• [EXERCISE DATA]:
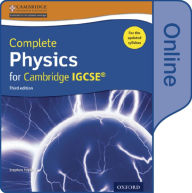 Title: Complete Physics for Cambridge IGCSERG Online Student Book (Third edition), Author: Stephen Pople
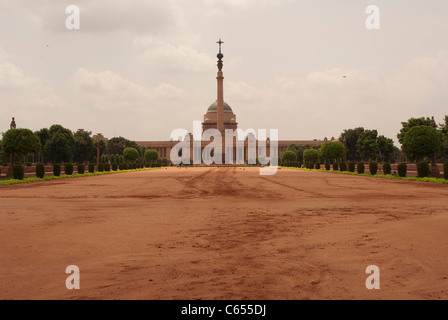 Le Parlement Sansad Bhavan (maison), Coronation Park, New Delhi, Inde. Banque D'Images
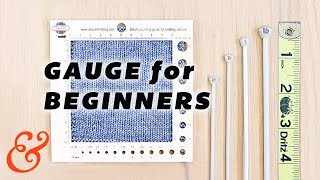 KNITTING GAUGE for Total Beginners and Troubleshooting Gauge [upl. by Nnylarat]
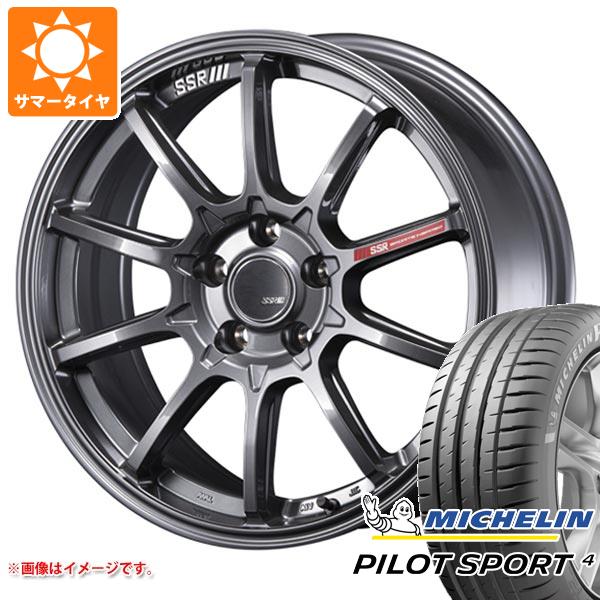 【タイヤ交換対象】サマータイヤ 225/55R19 103Y XL ミシュラン パイロットスポーツ4 NF0 ポルシェ承認 SSR GTV05 8.0-19 タイヤホイール4本セット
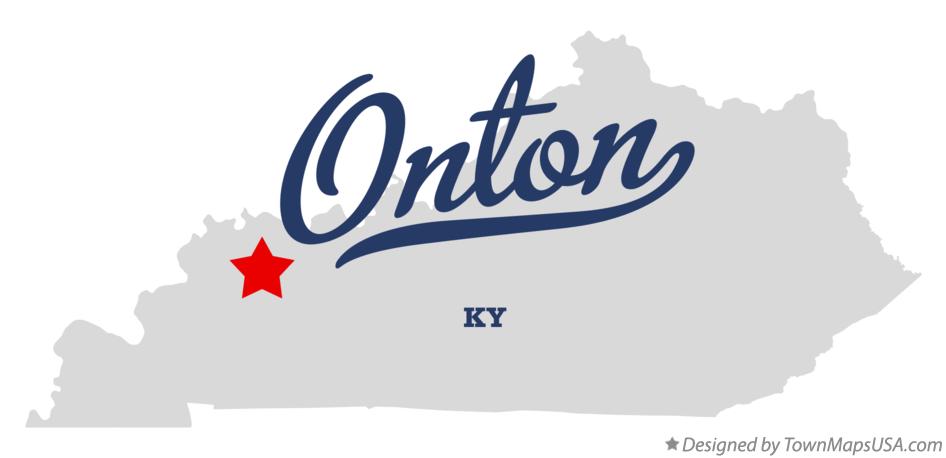Map of Onton Kentucky KY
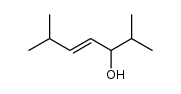 (+/-)-(E)-2,6-dimethylhept-4-en-3-ol Structure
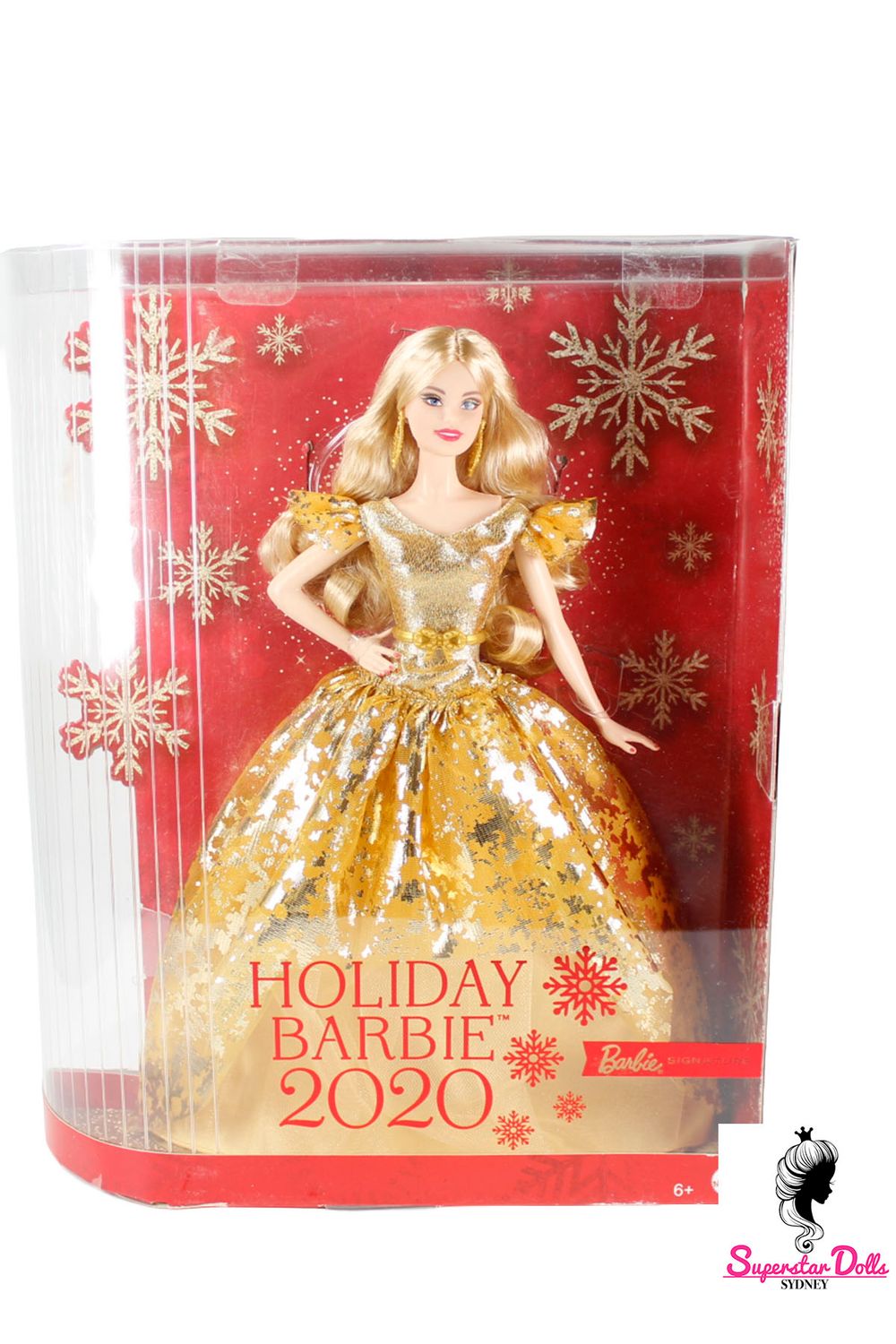 2020 Barbie Signature: "Holiday" Barbie Doll-Blonde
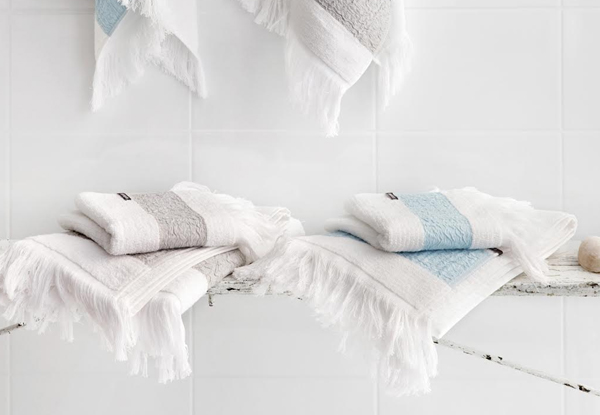 $69.95 for a Canningvale Positano Fringed Towel Four-Pack Including Urban Delivery (value $219.80)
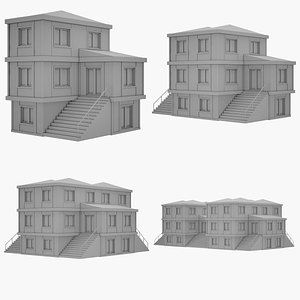 Country House Set 02 3D model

• [PROBLEM TO SOLVE]:
Please rewrite the data from the start through the line containing "KNITTING GAUGE for", changing "Total Beginners" to "Absolute Beginners" and keeping everything else the same. Leave the pictures out of your answer.

• [ANSWER SPACE]:
 Title: Complete Physics for Cambridge IGCSERG Online Student Book (Third edition), Author: Stephen Pople
 Le Parlement Sansad Bhavan (maison), Coronation Park, New Delhi, Inde. Banque D'Images
 KNITTING GAUGE for Absolute Beginners and Troubleshooting Gauge [upl. by Nnylarat]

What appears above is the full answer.